What to do:
a. Could you write out the passage of the UK dividends article from "Managing director UK" up to and including "fall last year."?
b. What comes next in the article on UK dividend payouts? Continue it from the point where it stops.

Excerpted passage:

The year on year growth in UK dividends although mostly attributable to special payments, there was still an underlying increase, leading Link Group, which compiles the data in its latest dividend monitor, to revise its forecast for the end of 2021 to a dividend increase of 45%.
Total shareholder payouts came in at £34.9 billion in the three months to September. Excluding one-off payments, dividend still rose by 53% to £27.7 billion.
UK dividend payments from miners were £12.8 billion
Dividends paid out by mining companies accounted for £12.8 billion of the total, with the soil and banking sectors also outsized contributors to the near-90% increase.
In its forecast for the full year Link Group says shareholders will receive £93.2 billion, a 45 per cent increase year-on-year. Within that, underlying dividends are forecast to increase by 22% to £77.4 billion, thanks to the large profits being made by mining companies.
Even though the bounce is impressive, Link points out that it is by no means a full return to the position pre-pandemic. Link says that in sectors outside of mining and energy, sectors are paying less that in 2019, with the overall level only a touch higher than the dividend payouts recorded in 2018.
UK dividends: Over-reliance on extractive industries
However, the data shows the increasing reliance of the UK stock market on the volatile energy and mining sectors. A fall in commodity prices from recent highs would see a rapid impact coming to bear on mining and oil company bottom lines.
Another fact that could hurt UK income investors next year is the departure of mining giant BHP Group from London. Also Wm Morrison, the supermarket chain is also exiting. Combined, that will subtract distributions worth £4.9 billion.
Managing director UK and Europe corporate markets at Link, Ian Stokes, commenting on the 3Q dividend monitor data said: “Forecasting the rebound for UK payouts has been rather more difficult than working out where the cuts would fall last year.

Dataset content:
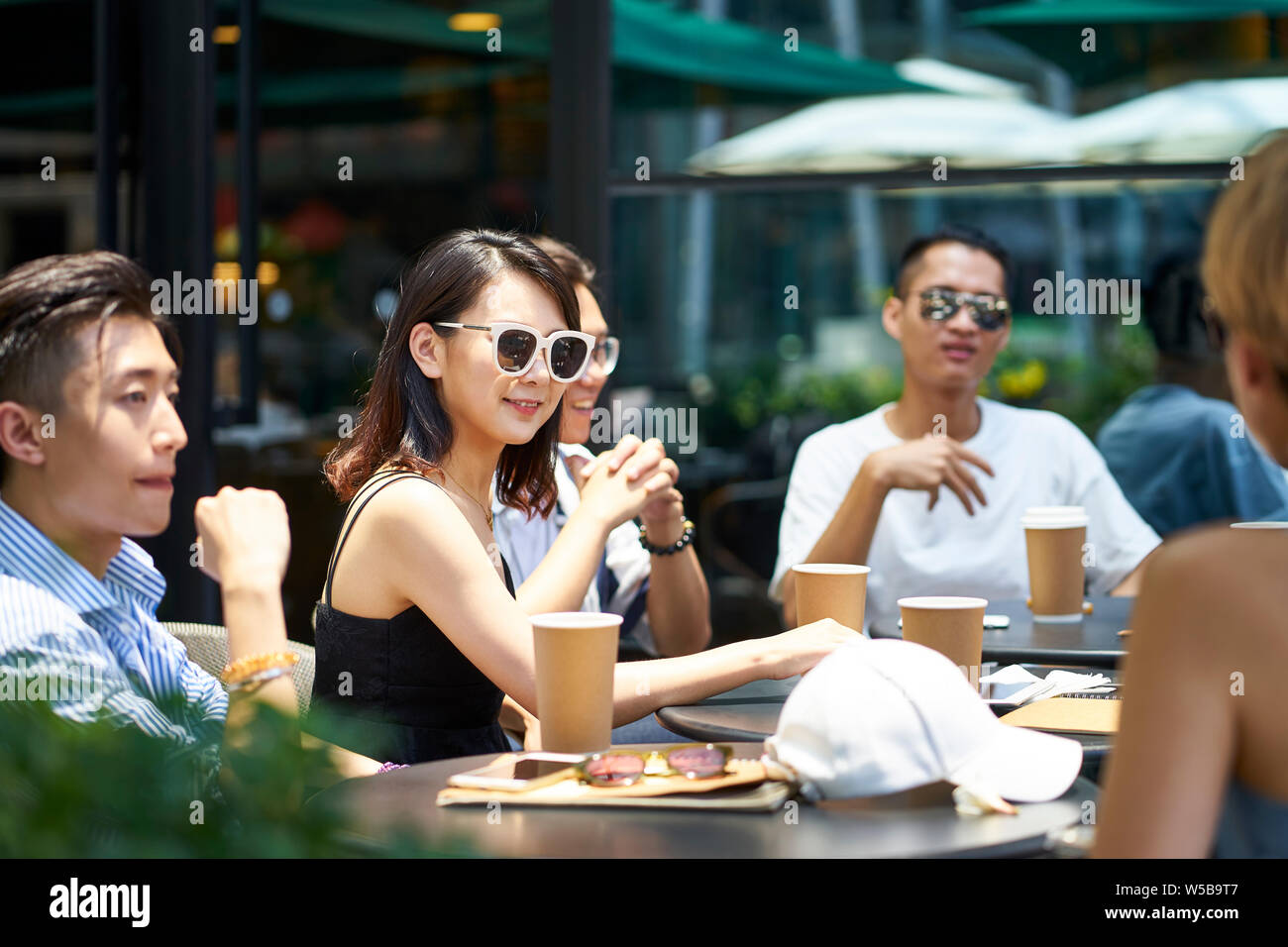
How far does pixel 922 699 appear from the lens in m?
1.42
==
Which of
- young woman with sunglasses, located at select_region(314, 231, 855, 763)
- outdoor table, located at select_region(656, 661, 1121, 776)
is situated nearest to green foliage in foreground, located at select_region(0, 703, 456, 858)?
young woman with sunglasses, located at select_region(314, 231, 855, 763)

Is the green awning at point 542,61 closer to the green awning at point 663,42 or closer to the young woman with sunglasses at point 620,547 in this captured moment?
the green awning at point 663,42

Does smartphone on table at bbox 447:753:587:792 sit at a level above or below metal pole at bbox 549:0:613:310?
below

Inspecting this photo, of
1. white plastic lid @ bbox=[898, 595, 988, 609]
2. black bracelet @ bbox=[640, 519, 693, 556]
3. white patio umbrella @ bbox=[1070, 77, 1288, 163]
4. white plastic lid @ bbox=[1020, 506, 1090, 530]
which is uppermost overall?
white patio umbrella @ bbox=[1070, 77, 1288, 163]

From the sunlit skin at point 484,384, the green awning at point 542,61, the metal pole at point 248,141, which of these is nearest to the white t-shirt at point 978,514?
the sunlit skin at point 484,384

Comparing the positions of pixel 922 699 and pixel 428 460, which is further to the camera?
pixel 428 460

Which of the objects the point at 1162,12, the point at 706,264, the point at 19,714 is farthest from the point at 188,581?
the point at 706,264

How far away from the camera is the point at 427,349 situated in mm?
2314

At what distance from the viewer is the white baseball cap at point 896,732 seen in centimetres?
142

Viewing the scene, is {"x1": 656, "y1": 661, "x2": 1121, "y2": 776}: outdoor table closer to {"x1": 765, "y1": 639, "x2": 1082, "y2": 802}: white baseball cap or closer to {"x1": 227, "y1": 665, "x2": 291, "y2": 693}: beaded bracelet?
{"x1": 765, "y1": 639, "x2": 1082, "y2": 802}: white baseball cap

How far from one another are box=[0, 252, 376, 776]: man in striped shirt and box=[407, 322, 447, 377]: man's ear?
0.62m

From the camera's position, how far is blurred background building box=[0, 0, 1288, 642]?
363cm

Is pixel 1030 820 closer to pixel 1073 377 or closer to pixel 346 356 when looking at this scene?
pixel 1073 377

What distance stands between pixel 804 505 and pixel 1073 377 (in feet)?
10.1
* * *
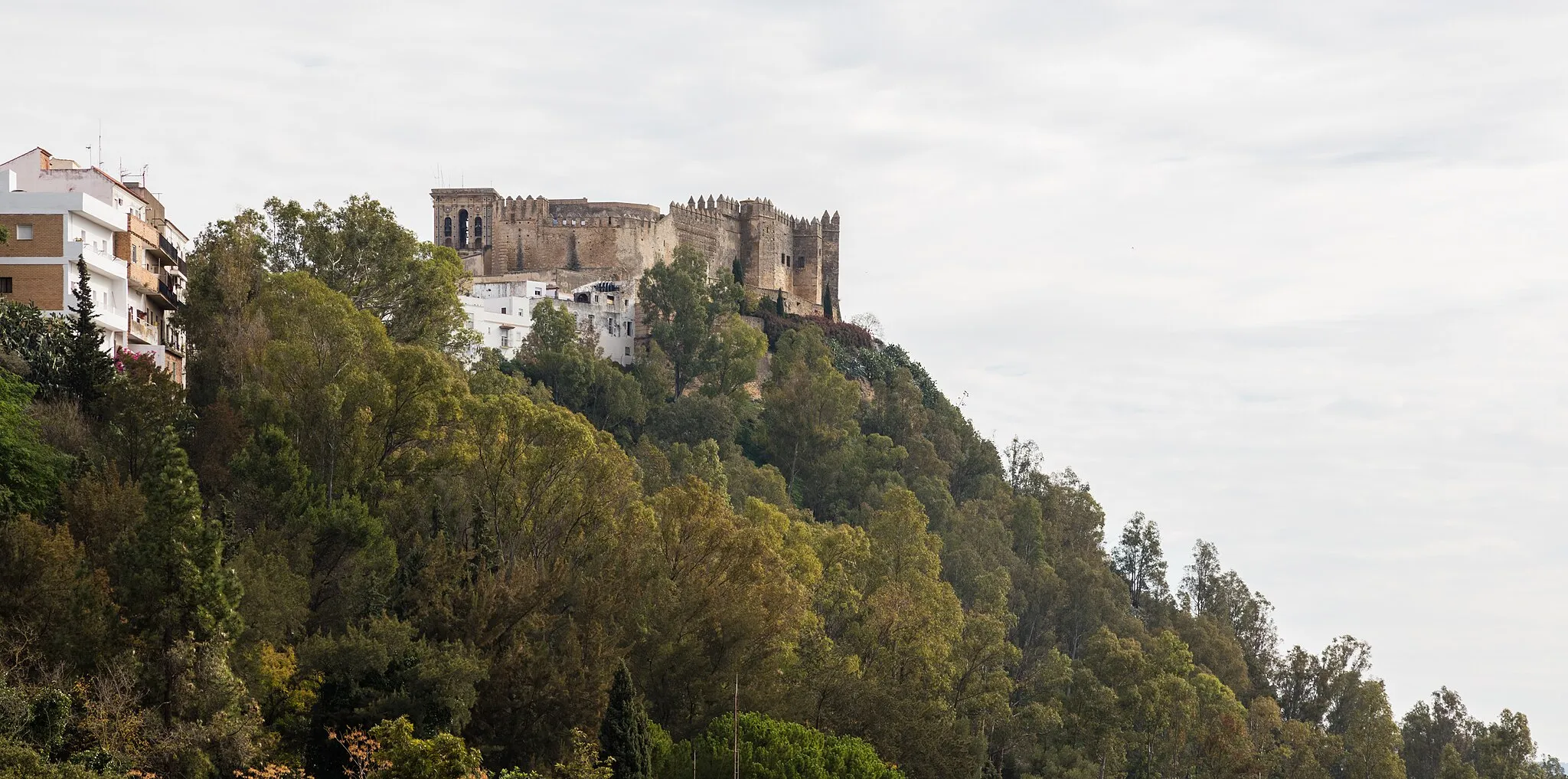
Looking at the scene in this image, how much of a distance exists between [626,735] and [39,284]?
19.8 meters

Answers to each task:
a.
Managing director UK and Europe corporate markets at Link, Ian Stokes, commenting on the 3Q dividend monitor data said: “Forecasting the rebound for UK payouts has been rather more difficult than working out where the cuts would fall last year.

b.
“The recovery is certainly uneven and it has caused a growing concentration on extractive industry payouts – not a comfortable long-term position for income investors.
Dividend payouts in 3Q greater than expected at beginning of year
“The good news is that we have consistently seen companies deliver more in dividends than we thought likely at the beginning of the year in the depths of the UK’s longest, strictest lockdown. Now almost the whole economy here and in most developed countries is open for business, even if supply chains are in a mess.”
“With banks returning to strength and other sectors continuing to recover we still expect growth in 2022, but dividends will face headwinds rather than enjoy 2021’s strong, but blustery following breeze.”
Companies have been repairing their balance sheets since the pandemic ate into revenues and earnings by seeking out greater efficiencies in their business operations. Link expects these improvements to help to generate dividend growth going forward.
Link Group added in its press release statement: “The improving picture suggests underlying dividends may regain their previous high by the end of 2024, a year sooner than we penciled in at the beginning of this year.”